All framework modules (Auditing, Notifications, Timeline, etc.) consume users exclusively through IUserLookupService. Two implementations exist:

ModeImplementationData source
External providerCachedUserLookupServiceUserCacheEntry (SQL cache)
Local providerAspNetIdentityUserLookupServiceGranitUser (direct SQL)

The active implementation is determined by which identity provider package is registered (Granit.Identity.Federated.Keycloak vs Granit.Identity.Local.AspNetIdentity).

IIdentityProviderCapabilities.IsLocalStore

Section titled “IIdentityProviderCapabilities.IsLocalStore”

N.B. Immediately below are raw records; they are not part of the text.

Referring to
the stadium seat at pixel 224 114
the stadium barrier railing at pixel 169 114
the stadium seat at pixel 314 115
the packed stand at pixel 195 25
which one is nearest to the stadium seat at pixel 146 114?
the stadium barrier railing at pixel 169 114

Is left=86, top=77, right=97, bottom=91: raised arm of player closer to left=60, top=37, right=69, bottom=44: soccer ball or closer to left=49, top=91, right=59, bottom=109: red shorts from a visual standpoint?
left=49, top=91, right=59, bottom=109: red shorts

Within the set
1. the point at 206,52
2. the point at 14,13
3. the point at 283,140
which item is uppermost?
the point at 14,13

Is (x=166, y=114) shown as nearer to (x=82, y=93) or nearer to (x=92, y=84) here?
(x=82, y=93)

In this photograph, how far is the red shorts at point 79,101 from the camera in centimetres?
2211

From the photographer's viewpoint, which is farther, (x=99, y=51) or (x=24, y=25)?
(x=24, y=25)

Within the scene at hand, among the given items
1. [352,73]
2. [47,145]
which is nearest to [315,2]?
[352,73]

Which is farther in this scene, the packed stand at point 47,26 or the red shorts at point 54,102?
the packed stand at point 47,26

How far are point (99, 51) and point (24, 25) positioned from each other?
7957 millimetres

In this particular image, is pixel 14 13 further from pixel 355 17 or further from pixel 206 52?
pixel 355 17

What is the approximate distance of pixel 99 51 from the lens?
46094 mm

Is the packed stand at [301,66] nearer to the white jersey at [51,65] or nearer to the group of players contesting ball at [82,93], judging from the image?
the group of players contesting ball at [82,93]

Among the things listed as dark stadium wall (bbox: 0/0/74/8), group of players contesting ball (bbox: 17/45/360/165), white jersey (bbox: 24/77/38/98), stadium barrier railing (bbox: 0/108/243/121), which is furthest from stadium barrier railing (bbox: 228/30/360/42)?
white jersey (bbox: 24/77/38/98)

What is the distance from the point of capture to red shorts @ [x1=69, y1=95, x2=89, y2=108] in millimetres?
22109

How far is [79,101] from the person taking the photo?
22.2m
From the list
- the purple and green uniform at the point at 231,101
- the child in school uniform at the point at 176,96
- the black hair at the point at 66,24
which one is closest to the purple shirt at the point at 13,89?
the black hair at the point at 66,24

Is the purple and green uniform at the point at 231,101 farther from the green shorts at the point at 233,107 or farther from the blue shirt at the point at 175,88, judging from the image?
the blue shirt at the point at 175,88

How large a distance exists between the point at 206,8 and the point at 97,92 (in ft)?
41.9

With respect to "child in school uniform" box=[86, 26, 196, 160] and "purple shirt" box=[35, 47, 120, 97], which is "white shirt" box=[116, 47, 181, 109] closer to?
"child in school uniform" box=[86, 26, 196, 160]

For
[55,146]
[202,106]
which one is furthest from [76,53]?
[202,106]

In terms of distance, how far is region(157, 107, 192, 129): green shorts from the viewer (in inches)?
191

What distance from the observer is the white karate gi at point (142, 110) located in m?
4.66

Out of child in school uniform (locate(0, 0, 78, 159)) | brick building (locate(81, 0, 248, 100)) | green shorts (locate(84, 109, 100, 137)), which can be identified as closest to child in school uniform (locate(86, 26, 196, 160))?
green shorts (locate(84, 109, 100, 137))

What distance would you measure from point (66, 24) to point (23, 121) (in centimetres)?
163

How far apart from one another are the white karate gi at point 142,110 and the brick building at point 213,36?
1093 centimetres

A new IsLocalStore property on IIdentityProviderCapabilities indicates whether users are stored locally. This property drives:

  • UserCacheSyncMiddleware — short-circuits when IsLocalStore = true
  • Granit.Identity.Federated.EntityFrameworkCore — not required when IsLocalStore = true

UserCacheEntry is an implementation detail of CachedUserLookupService, not a first-class domain concept:

  • No module outside Granit.Identity.Federated.EntityFrameworkCore references it directly.
  • It is not created when the identity provider is local (OpenIddict).
  • It exists solely to enable SQL queries against external provider user data.
  • No redundant database table in OpenIddict mode.
  • No wasteful per-request sync middleware in OpenIddict mode.
  • Clean abstraction — consumers of IUserLookupService work unchanged.
  • IIdentityProviderCapabilities.IsLocalStore enables future optimizations (e.g., skip background stale refresh when local).
  • Adding IsLocalStore to the interface requires updating all existing provider capability implementations (5 files — one-time cost).
  • Application-level UserProfile (preferences, avatar) remains the application’s responsibility in both modes.